*Exercise aim*.
Rewrite the listing below as a numbered list, one item per line, with blank lines and picture markers left out.

*Spatial reasoning data*.
_ _ _ _ _ _ _

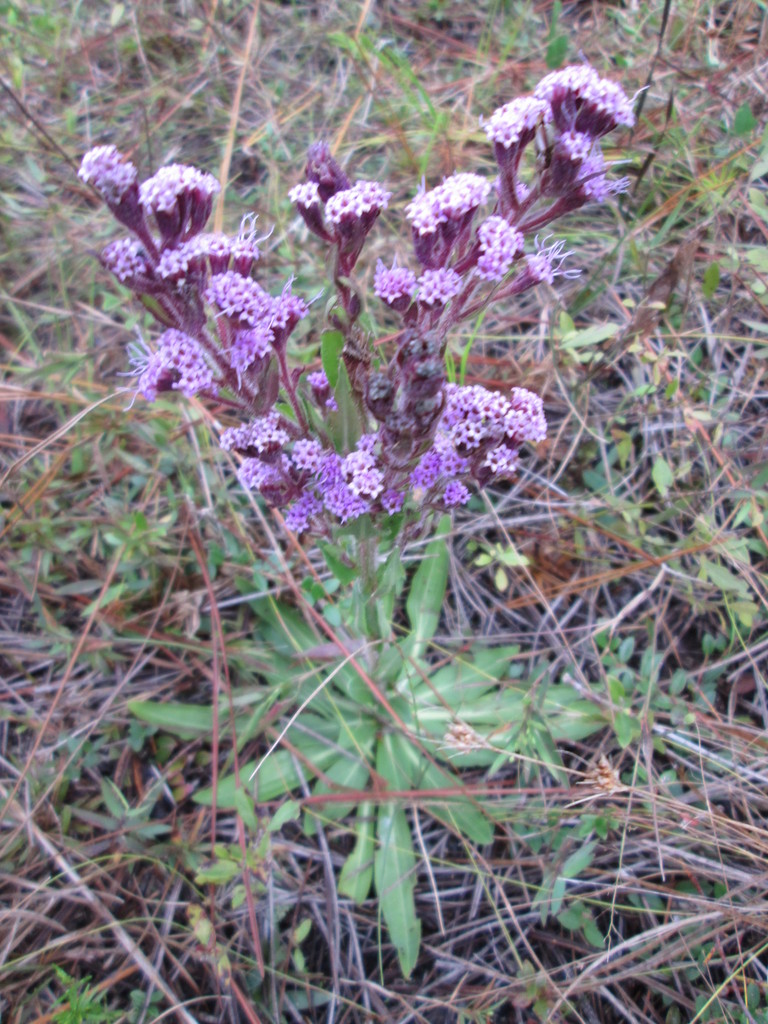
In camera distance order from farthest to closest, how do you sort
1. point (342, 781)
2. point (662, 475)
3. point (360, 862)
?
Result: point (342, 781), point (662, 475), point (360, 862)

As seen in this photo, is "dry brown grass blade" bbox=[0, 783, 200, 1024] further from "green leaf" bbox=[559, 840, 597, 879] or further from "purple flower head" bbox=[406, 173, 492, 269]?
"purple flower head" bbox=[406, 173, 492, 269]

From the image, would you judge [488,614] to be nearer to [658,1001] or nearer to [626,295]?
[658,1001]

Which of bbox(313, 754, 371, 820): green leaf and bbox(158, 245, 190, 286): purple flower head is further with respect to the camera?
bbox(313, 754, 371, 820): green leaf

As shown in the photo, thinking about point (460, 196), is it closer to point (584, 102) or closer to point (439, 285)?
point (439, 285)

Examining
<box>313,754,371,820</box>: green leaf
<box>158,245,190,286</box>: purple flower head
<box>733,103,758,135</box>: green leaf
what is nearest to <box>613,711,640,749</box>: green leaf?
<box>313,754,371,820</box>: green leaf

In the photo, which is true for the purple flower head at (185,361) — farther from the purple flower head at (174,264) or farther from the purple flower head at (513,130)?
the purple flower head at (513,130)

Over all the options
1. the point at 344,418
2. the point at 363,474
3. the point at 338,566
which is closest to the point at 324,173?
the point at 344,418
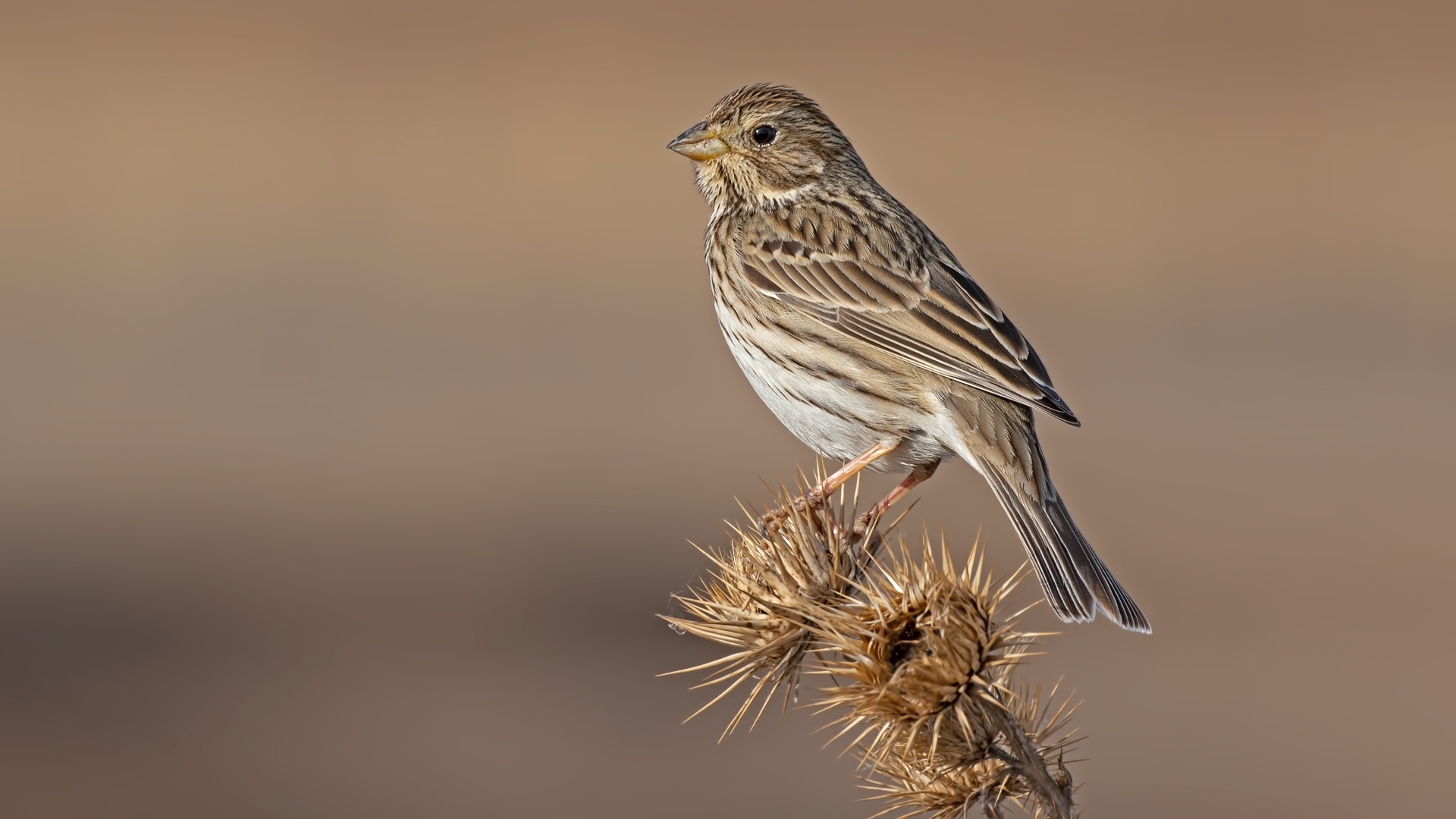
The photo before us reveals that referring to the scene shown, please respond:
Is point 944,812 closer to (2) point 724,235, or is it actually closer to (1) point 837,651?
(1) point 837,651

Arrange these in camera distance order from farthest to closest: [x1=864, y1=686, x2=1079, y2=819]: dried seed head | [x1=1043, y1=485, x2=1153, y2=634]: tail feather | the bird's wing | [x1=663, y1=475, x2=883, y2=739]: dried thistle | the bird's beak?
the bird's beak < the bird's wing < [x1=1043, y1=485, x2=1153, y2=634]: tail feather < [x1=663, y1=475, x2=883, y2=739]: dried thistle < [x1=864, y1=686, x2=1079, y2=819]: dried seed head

_ _ _ _ _ _ _

*Right answer*.
1. In camera distance order from farthest to closest, how do you sort
2. 1. point (342, 781)
3. 2. point (662, 475)
4. 3. point (360, 862)
5. ?
6. Result: point (342, 781), point (662, 475), point (360, 862)
7. As seen in this photo, is "dry brown grass blade" bbox=[0, 783, 200, 1024] further from "green leaf" bbox=[559, 840, 597, 879] or further from "purple flower head" bbox=[406, 173, 492, 269]?
8. "purple flower head" bbox=[406, 173, 492, 269]
9. From the image, would you judge [488,614] to be nearer to [658,1001] or nearer to [626,295]?
10. [658,1001]
11. Which of bbox(313, 754, 371, 820): green leaf and bbox(158, 245, 190, 286): purple flower head is further with respect to the camera?
12. bbox(313, 754, 371, 820): green leaf
13. As shown in the photo, thinking about point (460, 196), is it closer to point (584, 102) or closer to point (439, 285)?
14. point (439, 285)
15. Examining
16. <box>313,754,371,820</box>: green leaf
17. <box>158,245,190,286</box>: purple flower head
18. <box>733,103,758,135</box>: green leaf
19. what is nearest to <box>613,711,640,749</box>: green leaf?
20. <box>313,754,371,820</box>: green leaf
21. In the photo, which is true for the purple flower head at (185,361) — farther from the purple flower head at (174,264) or farther from the purple flower head at (513,130)?
22. the purple flower head at (513,130)
23. Over all the options
24. 1. the point at 344,418
25. 2. the point at 363,474
26. 3. the point at 338,566
27. which is closest to the point at 324,173?
28. the point at 344,418
29. The photo before us reveals that referring to the scene shown, please respond:
30. Is point 944,812 closer to (2) point 724,235, or is it actually closer to (1) point 837,651?
31. (1) point 837,651
32. Arrange these in camera distance order from farthest to closest: [x1=864, y1=686, x2=1079, y2=819]: dried seed head | [x1=1043, y1=485, x2=1153, y2=634]: tail feather | the bird's wing | [x1=663, y1=475, x2=883, y2=739]: dried thistle | the bird's beak?
33. the bird's beak < the bird's wing < [x1=1043, y1=485, x2=1153, y2=634]: tail feather < [x1=663, y1=475, x2=883, y2=739]: dried thistle < [x1=864, y1=686, x2=1079, y2=819]: dried seed head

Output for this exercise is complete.